It’s the second day of the NMHC fall meeting, and protesters have taken over the main and upper lobby areas. They hold signs and chant, “Housing is a human right.” Their frustration with a system that doesn’t serve them is palpable.
Nearly a thousand of the nation’s housing leaders, owners, and brokers gathered last week to engage with elected officials and insiders. The cries of protesters struggling to afford housing could be heard as developers shared how they want to help but can’t find a feasible path.
The seriousness of the issue and its complexity was impossible to ignore.
Here are some takeaways from the conference.
Housing is a human right
Rising costs and the incredible spike in home ownership have exacerbated the issue. As one attendee stated, our housing structure is catered toward home ownership, but home ownership is increasingly inaccessible for those without generational wealth.
Multifamily housing supply has not kept pace with demand, and the voucher system that is supposed to help low-income individuals secure housing is complicated at best. Many aren’t getting the help they need.
Rent control legislation exists in five states in addition to Washington, D.C: New York, New Jersey, California, Oregon, and Maryland, and more conversations are happening across the country. While that might seem helpful to tenants who are overwhelmed by rising prices, rent control often leads to landlord neglect and unsafe housing conditions.
With a shortage of supply, and few developments in the pipeline, tenants are finding it increasingly difficult to find safe affordable housing. Supply chain issues and labor shortages have compounded this issue by increasing construction costs. Developers in attendance shared that, in this environment, it takes more to recoup the cost of a building investment. That makes creating affordable housing challenging.
But hasn’t the government helped?
At the federal level, sure. There are incentives to build affordable housing. However, stringent requirements for builders to qualify keep the construction costs high enough that building in affordable housing categories is still underprofitable or not profitable at all.
This is due in large part to environmental sustainability benchmarks that developments are required to meet in order to receive affordable housing incentives. The Inflation Reduction Act contains such provisions, which has led the Associated General Contractors of America to oppose the measure.
The failure of federal incentives to propel development begs the question: should the federal government be offering more?
As it stands, local governments are the primary way forward. Tax incentives and abatements can help provide necessary funding for affordable housing developments. The challenge is that these incentives are often viewed negatively in the court of public opinion because they are seen as taking money away from municipalities.
Builders are just being greedy
The majority of commercial and residential developers are not charitable or nonprofit organizations. Our volatile economic situation leaves too much guesswork on the table when creating a pro forma to determine profitability.

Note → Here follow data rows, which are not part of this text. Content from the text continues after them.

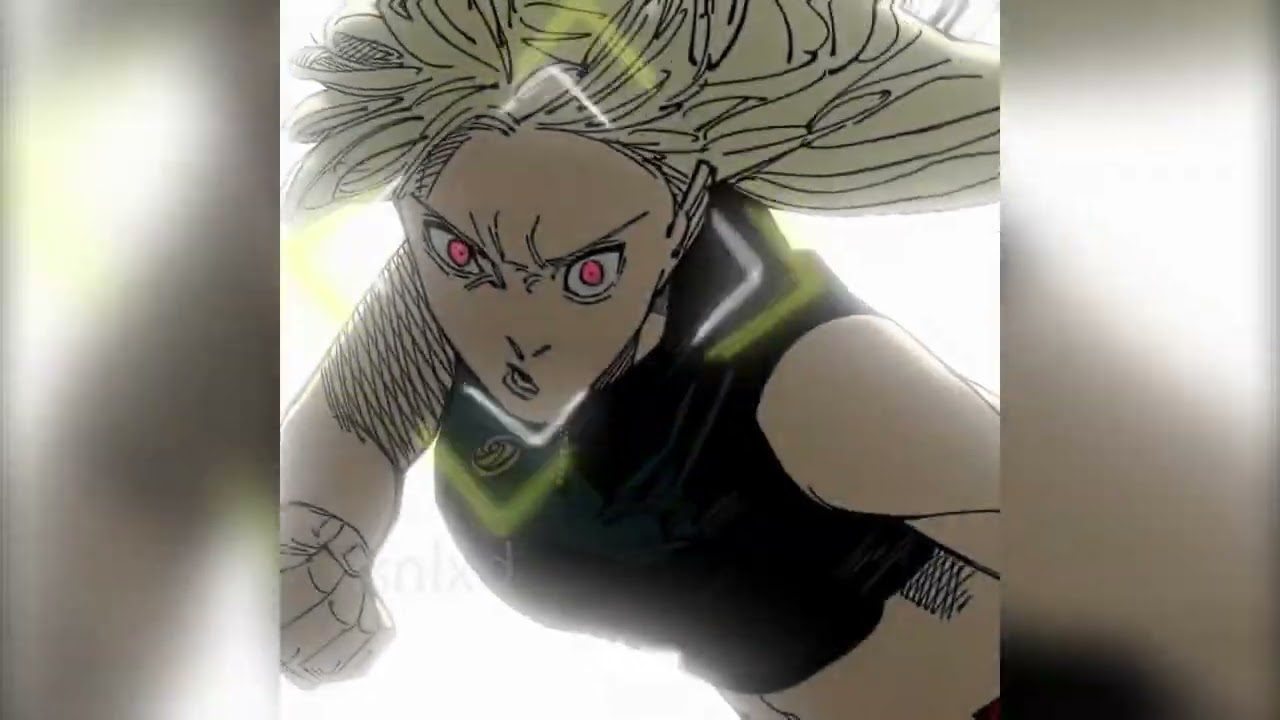 𝙏𝘼𝙑𝙄 𝙏𝘼𝙑𝙄 - 𝙎𝙪𝙥𝙚𝙧 𝙎𝙡𝙤𝙬𝙚𝙙 | 𝙔𝙪𝙠𝙞 𝙏𝙨𝙪𝙠𝙪𝙢𝙤 𝙀𝙙𝙞𝙩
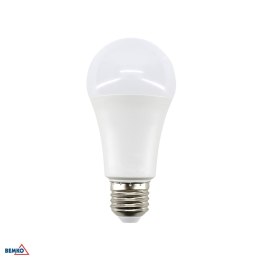Źródło LED SAMSUNG INSIDE 230V E27 A60 11W 1090LM 6500K 220ST Z CzujnikIEM MV I ZMIERZCHU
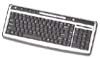 Клавиатура D.I.D (WK725) SuperSlim Клавиатура D.I.D (WK725) SuperSlim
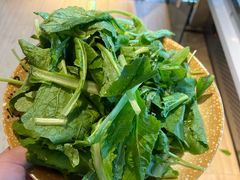 -贵厨酸汤牛肉(花果园国际中心店)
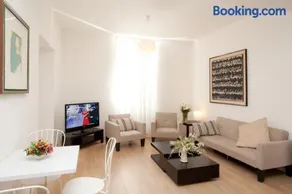 Hotel Lydia - Image 3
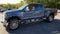2017 Ford Super Duty F-250 SRW Lariat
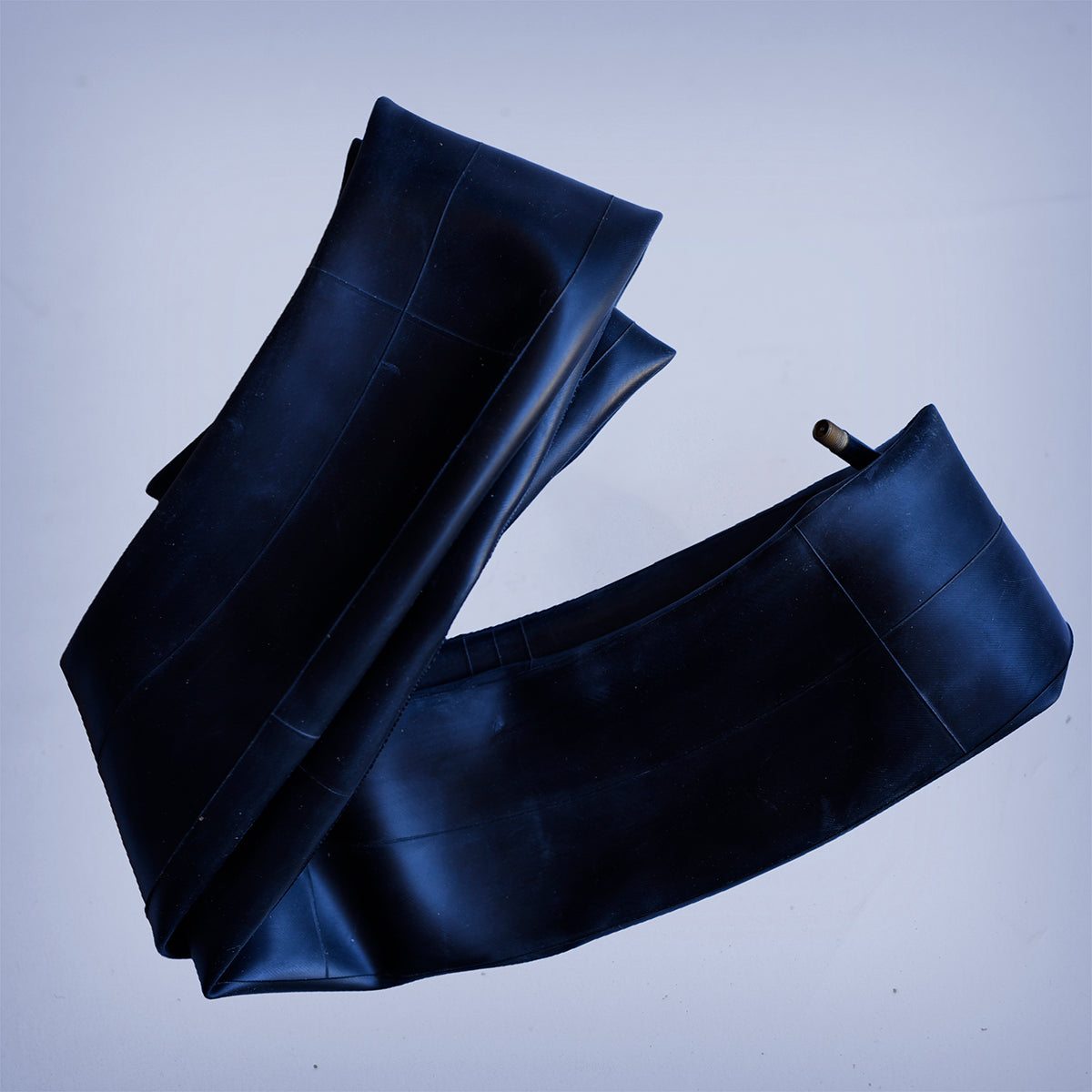 AC20-A-Inner Tube Size : 24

If they aren’t projected to attain XX dollars in XX time, the banks are not likely to lend money to get the project off the ground. Finding new revenue streams to offset costs can help. Many properties are using Managed WiFi to take back ownership of their WiFi revenue. This is especially helpful in areas where rent control makes it more challenging to recoup costs. The question is: Is that enough?
NIMBYism & stigma around “renting”
The general public can agree there is an immediate need for more middle class, workforce, and affordable housing but NIMBYism (“not in my backyard” sentiment) is equally prevalent. These concerns include the fear that increased population density will impair traffic and overburden schools along with an unconscious bias of the renter’s demographic.
Pursuant to XXXX City Code x-x36: No person, firm or corporation shall lease or rent or offer for lease or rent any dwelling unit without first making application.
– One example of an ordinance for single-family homes from a municipality near Kansas City.
Local ordinances make it difficult to get approval to build for-rent properties. And they are wide-spread. It’s doubtful you’ll need to look far from your own “backyard” to find evidence of city governments objecting to and limiting development of multifamily structures.
Acknowledgement of the aging boomer population has spurred a different kind of conversation about renting: offering luxury and convenience but limiting how many bedrooms a developer can provide. However, as one attendee noted, with rents equal to or greater than the average area mortgage, these luxury developments can hardly be considered attainable for the majority of the workforce.
Where do we go from here?
The overarching issue is that our national policies don’t correspond to local needs.
We have good news on this front. During the meeting, legislators acknowledged that their efforts to increase affordable housing have been failing. They are trying to do better by listening to the needs of the multifamily community.
One promising development is that the federal government has increased the Low Income Housing Tax Credit by $850 million. This program gives state and local agencies over 8 billion dollars to allocate for constructing or rehabilitating low-income housing.
In addition, the Federal Housing Finance Agency, now headed by Sandra Thompson, has established a separate committee dedicated to multifamily communities.
Previously, multifamily residential communities were left out in favor of single-family residences. At last, our community of multifamily owners, operators and suppliers have been invited to the table.
The necessary changes will take time, but by the end of the meeting, the tone was hopeful. Conversations are happening, and the legislators in attendance were clear that they want to hear from the multifamily community.